*Your goal*:
Reproduce every line of the listing below verbatim, from first to last.

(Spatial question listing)
▬▬▬▬▬▬

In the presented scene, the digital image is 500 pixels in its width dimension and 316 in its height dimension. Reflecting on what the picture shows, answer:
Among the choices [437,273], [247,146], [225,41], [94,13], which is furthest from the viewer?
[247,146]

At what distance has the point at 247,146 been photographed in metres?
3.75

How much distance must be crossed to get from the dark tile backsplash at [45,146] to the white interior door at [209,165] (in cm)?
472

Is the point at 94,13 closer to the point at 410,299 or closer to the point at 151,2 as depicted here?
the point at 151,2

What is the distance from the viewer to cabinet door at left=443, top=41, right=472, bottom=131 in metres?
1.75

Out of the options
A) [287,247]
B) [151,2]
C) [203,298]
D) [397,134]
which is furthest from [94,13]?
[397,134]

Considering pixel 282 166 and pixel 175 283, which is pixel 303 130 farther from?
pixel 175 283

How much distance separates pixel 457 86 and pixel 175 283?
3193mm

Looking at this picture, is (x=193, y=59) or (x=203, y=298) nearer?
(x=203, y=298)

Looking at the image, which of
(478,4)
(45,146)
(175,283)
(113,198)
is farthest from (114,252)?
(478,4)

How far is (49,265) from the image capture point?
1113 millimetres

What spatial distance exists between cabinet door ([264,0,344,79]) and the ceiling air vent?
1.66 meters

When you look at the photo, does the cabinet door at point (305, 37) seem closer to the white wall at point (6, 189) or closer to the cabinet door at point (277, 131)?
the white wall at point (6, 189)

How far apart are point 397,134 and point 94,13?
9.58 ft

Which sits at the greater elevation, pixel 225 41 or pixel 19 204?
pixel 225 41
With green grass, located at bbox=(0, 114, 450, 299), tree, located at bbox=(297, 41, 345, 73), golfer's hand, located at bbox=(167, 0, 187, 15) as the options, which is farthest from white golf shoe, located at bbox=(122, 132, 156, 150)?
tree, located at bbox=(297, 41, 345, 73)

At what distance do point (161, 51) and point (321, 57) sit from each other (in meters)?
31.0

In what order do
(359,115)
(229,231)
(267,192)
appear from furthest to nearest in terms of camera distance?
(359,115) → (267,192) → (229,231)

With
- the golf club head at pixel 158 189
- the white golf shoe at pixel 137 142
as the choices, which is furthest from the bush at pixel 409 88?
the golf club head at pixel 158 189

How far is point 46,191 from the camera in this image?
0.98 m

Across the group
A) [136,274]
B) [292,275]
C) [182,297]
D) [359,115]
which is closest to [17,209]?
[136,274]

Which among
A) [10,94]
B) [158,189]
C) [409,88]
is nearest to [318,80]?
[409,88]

▬▬▬▬▬▬

*Solved problem*:
In the presented scene, the digital image is 500 pixels in its width dimension and 316 in its height dimension. Reflecting on what the picture shows, answer:
Among the choices [437,273], [247,146], [225,41], [94,13], which is furthest from the viewer?
[247,146]

At what distance has the point at 247,146 been photographed in metres?
3.75

How much distance must be crossed to get from the dark tile backsplash at [45,146] to the white interior door at [209,165] (in cm)?
472

Is the point at 94,13 closer to the point at 410,299 or closer to the point at 151,2 as depicted here?
the point at 151,2

What is the distance from the viewer to cabinet door at left=443, top=41, right=472, bottom=131 in metres?
1.75

Out of the options
A) [287,247]
B) [151,2]
C) [203,298]
D) [397,134]
which is furthest from [94,13]?
[397,134]

Considering pixel 282 166 and pixel 175 283, which is pixel 303 130 farther from?
pixel 175 283

How much distance separates pixel 457 86 and pixel 175 283?
3193mm

Looking at this picture, is (x=193, y=59) or (x=203, y=298) nearer?
(x=203, y=298)

Looking at the image, which of
(478,4)
(45,146)
(175,283)
(113,198)
is farthest from (114,252)?
(478,4)

How far is (49,265) from the image capture point?
1113 millimetres

What spatial distance exists between cabinet door ([264,0,344,79]) and the ceiling air vent?
1.66 meters

When you look at the photo, does the cabinet door at point (305, 37) seem closer to the white wall at point (6, 189) or closer to the cabinet door at point (277, 131)?
the white wall at point (6, 189)

How far apart are point 397,134 and point 94,13?
9.58 ft

Which sits at the greater elevation, pixel 225 41 or pixel 19 204?
pixel 225 41
With green grass, located at bbox=(0, 114, 450, 299), tree, located at bbox=(297, 41, 345, 73), golfer's hand, located at bbox=(167, 0, 187, 15) as the options, which is farthest from white golf shoe, located at bbox=(122, 132, 156, 150)?
tree, located at bbox=(297, 41, 345, 73)

At what distance do point (161, 51) and point (321, 57) sit from each other (in meters)?
31.0

In what order do
(359,115)
(229,231)
(267,192)
appear from furthest to nearest in terms of camera distance?
(359,115) → (267,192) → (229,231)

With
- the golf club head at pixel 158 189
- the white golf shoe at pixel 137 142
as the choices, which is furthest from the bush at pixel 409 88?
the golf club head at pixel 158 189

How far is point 46,191 from the camera in this image?
0.98 m

Across the group
A) [136,274]
B) [292,275]
C) [182,297]
D) [359,115]
which is closest to [17,209]?
[136,274]

Which among
A) [10,94]
B) [158,189]
C) [409,88]
is nearest to [318,80]?
[409,88]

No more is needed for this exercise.